BEGIN EXTRACTED RECORDS

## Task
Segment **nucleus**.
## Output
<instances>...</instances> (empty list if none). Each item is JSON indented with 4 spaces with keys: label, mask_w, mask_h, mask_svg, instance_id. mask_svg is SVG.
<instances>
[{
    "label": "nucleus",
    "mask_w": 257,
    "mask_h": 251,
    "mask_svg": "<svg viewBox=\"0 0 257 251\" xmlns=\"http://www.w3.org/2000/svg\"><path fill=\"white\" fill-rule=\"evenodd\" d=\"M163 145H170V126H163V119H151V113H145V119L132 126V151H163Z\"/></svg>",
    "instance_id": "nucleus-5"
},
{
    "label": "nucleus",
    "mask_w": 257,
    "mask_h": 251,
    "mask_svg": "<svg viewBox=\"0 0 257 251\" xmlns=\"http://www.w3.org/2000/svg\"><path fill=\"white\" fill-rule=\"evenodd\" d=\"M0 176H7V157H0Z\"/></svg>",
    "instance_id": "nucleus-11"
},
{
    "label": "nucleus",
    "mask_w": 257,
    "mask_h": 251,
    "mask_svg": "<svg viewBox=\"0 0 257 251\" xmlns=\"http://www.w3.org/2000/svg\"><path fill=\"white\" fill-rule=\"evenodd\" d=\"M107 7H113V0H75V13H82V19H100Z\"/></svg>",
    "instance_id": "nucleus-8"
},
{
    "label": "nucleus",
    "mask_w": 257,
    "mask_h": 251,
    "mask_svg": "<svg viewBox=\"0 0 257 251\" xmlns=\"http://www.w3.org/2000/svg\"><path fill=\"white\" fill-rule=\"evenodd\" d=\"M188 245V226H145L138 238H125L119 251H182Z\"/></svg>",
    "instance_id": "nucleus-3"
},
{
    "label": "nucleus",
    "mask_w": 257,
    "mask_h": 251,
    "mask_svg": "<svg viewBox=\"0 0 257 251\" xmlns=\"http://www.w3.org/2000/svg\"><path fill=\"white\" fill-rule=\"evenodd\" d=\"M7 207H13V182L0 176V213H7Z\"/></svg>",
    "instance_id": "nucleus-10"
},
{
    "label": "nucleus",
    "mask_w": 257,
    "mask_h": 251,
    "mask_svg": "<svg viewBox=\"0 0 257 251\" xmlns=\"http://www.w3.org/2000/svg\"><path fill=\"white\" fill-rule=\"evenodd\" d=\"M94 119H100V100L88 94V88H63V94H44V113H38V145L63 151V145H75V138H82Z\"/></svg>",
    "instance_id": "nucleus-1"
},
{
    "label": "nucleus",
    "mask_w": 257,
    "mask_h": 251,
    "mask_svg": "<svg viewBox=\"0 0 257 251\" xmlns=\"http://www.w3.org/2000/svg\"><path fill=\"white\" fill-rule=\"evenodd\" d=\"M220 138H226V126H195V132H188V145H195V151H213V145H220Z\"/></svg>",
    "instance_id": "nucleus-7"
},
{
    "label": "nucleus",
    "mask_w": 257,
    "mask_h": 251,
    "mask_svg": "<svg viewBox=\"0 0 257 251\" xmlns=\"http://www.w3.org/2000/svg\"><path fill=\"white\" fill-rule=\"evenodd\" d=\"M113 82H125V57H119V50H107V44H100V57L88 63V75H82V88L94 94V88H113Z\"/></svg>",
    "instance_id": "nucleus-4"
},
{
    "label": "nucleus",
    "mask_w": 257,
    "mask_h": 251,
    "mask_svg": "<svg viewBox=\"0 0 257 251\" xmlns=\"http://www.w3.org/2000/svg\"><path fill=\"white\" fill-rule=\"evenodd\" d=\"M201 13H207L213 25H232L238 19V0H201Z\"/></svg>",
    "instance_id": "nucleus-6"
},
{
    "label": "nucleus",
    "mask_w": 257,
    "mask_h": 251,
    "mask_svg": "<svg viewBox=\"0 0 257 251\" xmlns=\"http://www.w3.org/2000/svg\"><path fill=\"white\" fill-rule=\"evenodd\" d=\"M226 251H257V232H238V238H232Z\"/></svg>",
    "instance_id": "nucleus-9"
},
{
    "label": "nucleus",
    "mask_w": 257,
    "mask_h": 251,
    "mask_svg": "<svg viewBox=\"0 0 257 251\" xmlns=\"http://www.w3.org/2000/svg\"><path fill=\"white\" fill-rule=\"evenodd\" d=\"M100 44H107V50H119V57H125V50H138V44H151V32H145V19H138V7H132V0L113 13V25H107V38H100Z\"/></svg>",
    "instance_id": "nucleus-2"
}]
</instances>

END EXTRACTED RECORDS
BEGIN EXTRACTED RECORDS

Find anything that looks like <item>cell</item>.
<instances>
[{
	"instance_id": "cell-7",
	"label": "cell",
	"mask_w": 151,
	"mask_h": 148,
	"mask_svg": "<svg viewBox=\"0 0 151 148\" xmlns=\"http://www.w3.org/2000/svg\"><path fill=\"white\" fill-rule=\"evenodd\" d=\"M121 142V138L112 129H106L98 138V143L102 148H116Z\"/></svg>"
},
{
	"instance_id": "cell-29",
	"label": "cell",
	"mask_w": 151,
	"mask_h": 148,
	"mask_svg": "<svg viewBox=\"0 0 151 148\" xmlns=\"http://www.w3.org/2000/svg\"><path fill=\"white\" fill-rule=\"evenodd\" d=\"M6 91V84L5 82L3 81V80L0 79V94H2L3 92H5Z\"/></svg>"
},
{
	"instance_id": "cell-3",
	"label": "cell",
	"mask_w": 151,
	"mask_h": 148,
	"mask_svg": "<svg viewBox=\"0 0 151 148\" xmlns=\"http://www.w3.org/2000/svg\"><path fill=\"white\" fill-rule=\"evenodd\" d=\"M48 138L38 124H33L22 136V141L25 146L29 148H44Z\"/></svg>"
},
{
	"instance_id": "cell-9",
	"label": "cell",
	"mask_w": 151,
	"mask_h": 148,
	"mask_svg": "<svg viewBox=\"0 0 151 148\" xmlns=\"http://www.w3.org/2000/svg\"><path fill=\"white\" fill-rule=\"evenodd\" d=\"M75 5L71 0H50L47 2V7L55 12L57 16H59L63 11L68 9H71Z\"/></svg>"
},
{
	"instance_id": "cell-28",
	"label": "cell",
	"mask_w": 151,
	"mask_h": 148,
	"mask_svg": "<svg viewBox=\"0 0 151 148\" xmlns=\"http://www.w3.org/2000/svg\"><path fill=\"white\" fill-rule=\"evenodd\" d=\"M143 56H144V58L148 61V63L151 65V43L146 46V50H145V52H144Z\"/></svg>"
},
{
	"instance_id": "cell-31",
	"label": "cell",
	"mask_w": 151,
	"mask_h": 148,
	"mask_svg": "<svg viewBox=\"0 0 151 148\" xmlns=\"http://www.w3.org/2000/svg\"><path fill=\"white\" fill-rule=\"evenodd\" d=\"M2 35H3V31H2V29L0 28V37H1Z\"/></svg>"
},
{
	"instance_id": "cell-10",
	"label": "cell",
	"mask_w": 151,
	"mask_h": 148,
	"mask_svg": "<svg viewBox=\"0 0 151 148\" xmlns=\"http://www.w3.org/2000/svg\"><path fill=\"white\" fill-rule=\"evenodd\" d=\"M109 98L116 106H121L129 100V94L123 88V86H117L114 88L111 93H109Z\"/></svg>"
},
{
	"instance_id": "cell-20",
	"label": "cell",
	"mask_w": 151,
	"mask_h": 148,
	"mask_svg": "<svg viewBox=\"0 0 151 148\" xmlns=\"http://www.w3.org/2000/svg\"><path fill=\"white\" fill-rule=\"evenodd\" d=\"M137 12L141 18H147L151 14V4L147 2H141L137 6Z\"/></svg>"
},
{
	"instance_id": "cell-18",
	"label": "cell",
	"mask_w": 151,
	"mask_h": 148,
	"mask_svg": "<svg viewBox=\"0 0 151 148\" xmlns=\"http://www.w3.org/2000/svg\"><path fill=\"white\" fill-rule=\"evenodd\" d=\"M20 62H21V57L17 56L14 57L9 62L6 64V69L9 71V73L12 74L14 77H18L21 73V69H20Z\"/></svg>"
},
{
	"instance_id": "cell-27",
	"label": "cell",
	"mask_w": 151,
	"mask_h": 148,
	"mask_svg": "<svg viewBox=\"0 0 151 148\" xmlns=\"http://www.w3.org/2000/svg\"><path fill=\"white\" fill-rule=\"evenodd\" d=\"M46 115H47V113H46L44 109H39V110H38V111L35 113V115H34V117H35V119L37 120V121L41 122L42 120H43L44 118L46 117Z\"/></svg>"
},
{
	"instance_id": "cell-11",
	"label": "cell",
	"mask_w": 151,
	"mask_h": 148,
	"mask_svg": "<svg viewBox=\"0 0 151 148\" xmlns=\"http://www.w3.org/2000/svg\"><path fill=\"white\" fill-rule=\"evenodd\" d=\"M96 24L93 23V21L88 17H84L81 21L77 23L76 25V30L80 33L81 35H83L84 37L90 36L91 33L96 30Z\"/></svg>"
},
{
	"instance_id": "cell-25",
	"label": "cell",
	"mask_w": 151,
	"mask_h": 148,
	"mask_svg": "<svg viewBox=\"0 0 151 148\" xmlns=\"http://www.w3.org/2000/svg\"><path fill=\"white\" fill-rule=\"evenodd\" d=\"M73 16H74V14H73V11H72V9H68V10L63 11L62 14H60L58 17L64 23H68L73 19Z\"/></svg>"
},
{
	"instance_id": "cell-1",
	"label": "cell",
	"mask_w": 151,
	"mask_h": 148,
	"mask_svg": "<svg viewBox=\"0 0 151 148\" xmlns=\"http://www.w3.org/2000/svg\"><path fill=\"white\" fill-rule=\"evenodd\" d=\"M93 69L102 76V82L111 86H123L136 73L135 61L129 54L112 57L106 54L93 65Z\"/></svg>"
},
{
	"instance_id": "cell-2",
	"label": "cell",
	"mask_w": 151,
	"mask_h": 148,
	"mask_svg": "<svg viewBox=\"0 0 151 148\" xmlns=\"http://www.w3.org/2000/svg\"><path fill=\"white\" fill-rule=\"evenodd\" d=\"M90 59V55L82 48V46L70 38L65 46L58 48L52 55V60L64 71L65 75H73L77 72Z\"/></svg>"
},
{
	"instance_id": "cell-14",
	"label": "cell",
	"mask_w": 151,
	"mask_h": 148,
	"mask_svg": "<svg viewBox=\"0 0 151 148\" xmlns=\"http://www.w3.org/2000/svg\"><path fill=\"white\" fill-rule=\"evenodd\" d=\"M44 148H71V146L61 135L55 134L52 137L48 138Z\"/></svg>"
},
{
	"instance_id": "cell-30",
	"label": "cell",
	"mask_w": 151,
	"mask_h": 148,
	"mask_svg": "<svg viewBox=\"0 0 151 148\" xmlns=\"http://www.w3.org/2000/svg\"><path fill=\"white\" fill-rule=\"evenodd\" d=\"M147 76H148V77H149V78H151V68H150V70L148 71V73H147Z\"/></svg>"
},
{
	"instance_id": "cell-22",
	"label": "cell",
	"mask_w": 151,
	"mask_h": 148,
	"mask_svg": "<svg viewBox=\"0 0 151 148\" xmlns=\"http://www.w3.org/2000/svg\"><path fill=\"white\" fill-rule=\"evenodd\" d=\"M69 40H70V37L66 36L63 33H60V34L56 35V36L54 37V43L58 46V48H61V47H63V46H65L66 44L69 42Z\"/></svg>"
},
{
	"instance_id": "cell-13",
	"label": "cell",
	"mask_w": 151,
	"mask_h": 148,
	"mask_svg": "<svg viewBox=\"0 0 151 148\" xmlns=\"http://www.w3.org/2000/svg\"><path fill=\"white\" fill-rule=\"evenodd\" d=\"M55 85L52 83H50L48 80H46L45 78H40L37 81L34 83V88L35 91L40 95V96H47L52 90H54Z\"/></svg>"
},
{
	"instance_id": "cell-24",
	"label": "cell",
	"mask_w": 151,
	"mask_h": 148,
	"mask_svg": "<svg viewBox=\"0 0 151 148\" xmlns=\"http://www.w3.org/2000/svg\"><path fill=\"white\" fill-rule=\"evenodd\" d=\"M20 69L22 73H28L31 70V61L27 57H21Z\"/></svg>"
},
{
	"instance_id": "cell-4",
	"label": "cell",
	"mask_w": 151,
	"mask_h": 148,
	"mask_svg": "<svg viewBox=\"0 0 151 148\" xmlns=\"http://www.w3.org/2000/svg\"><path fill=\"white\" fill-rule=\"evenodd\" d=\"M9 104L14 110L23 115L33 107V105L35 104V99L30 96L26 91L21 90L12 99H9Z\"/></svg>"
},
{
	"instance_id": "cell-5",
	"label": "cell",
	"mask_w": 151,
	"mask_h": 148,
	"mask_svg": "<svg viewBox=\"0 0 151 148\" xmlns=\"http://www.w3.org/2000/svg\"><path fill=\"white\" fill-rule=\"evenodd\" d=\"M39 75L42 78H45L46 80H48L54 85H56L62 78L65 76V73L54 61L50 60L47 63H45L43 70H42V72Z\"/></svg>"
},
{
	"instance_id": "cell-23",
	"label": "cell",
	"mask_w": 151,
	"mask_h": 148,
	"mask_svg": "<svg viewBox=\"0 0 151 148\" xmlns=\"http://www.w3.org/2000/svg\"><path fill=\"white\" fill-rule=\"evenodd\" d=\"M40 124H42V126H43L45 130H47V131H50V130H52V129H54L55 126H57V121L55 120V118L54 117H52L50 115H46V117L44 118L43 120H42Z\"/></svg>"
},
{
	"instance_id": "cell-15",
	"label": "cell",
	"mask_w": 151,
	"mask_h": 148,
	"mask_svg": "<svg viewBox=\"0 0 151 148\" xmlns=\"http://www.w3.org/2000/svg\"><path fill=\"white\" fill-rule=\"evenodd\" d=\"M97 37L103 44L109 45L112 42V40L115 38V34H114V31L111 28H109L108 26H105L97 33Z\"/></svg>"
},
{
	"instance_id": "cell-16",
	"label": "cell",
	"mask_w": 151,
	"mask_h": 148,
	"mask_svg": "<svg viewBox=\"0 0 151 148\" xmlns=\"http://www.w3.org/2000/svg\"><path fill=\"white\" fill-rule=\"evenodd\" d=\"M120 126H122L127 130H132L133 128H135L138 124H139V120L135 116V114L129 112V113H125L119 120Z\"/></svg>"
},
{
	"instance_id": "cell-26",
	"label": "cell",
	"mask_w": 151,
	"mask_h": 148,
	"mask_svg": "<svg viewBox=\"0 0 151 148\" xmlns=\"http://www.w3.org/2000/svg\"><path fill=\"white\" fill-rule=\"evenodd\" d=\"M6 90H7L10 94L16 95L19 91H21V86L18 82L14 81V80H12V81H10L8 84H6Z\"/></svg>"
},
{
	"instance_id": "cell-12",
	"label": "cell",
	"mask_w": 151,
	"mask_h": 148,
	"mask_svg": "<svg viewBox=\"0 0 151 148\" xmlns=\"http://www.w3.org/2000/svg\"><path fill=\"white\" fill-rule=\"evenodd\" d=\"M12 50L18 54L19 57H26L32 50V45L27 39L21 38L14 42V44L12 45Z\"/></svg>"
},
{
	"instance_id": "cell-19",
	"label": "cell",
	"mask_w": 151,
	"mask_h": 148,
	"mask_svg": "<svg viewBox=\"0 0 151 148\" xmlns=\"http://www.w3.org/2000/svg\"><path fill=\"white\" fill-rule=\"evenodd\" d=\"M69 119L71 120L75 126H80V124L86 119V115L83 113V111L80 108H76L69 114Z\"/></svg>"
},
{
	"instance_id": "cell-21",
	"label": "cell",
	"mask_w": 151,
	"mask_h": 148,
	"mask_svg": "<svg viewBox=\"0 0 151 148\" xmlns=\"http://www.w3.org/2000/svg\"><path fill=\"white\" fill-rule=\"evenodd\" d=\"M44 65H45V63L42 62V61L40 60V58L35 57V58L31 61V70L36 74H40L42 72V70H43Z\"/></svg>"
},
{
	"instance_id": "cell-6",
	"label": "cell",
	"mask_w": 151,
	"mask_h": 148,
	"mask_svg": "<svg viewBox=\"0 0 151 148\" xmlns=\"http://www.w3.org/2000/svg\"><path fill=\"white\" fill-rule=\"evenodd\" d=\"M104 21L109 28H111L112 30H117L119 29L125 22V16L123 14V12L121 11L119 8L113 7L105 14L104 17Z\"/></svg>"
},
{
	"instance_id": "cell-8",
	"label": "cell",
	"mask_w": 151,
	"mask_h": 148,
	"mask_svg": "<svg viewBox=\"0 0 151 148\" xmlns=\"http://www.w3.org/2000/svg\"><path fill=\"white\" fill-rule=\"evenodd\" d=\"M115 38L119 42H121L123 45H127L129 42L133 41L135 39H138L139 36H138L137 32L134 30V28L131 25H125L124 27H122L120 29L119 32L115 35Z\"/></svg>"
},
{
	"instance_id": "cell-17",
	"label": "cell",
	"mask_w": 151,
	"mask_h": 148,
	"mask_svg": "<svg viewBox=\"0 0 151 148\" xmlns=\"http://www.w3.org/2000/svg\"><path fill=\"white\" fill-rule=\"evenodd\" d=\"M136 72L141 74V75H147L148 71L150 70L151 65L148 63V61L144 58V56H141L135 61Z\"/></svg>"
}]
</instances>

END EXTRACTED RECORDS

PROBLEM REQUIREMENTS: Return each line from the lines above that contains the string "item", treating uppercase and lowercase letters as distinct.

WRITTEN REPLY:
<instances>...</instances> (empty list if none). Each item is JSON indented with 4 spaces with keys: label, mask_w, mask_h, mask_svg, instance_id. mask_svg is SVG.
Find anything that looks like <item>cell</item>.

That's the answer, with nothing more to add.